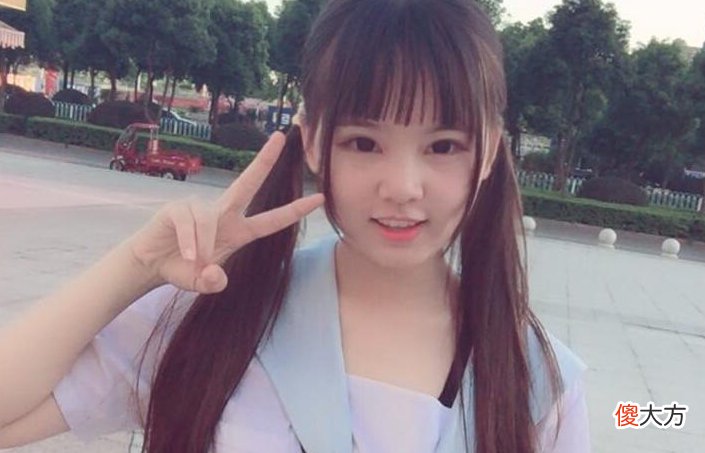 【游戏迷】火线妹因操作失误摊上百万赔偿，离开上海转型英雄联盟手游主播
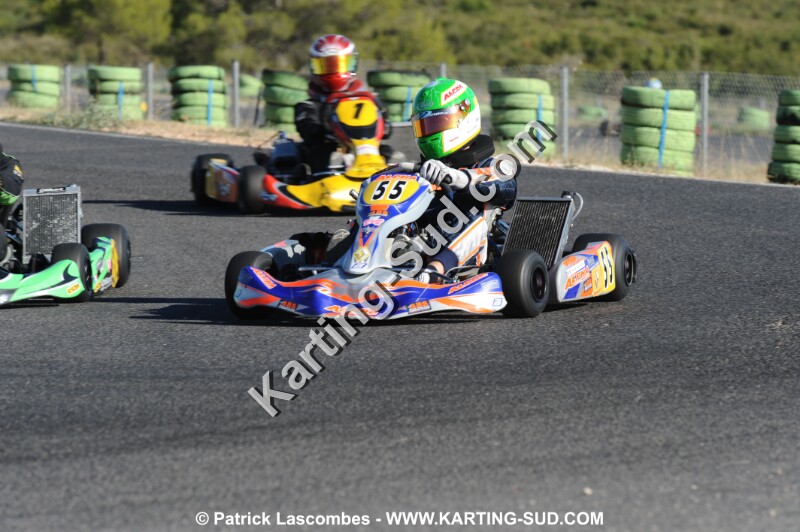 DSC_7480.JPG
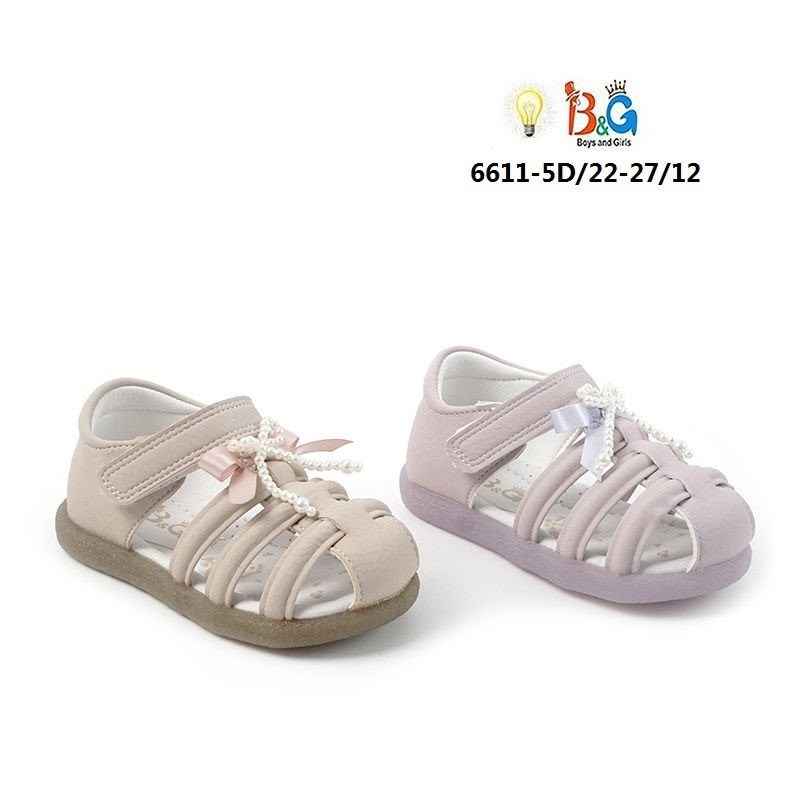 детские сандалии,,сандалии,детские босоножки,сандалии детям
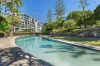 29205/2 Ephraim Island, Paradise Point, Qld 4216-Image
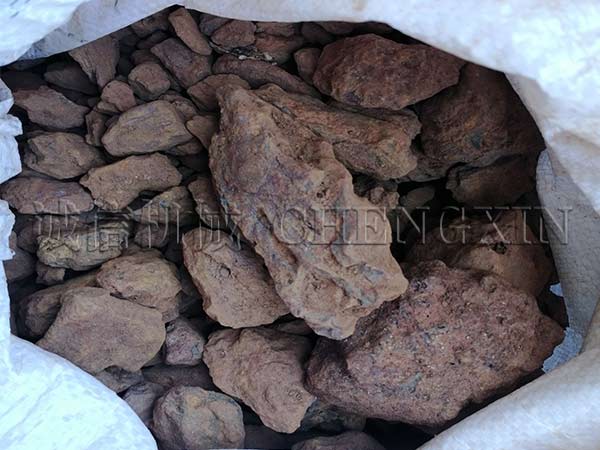 ���F�Vԭ�Vʯ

_TASK PROMPT:_
Whenever a picture appears, leave it out, and return every record exactly.

_TASK RESULT:_
 【游戏迷】火线妹因操作失误摊上百万赔偿，离开上海转型英雄联盟手游主播
 DSC_7480.JPG
 детские сандалии,,сандалии,детские босоножки,сандалии детям
 29205/2 Ephraim Island, Paradise Point, Qld 4216-Image
 ���F�Vԭ�Vʯ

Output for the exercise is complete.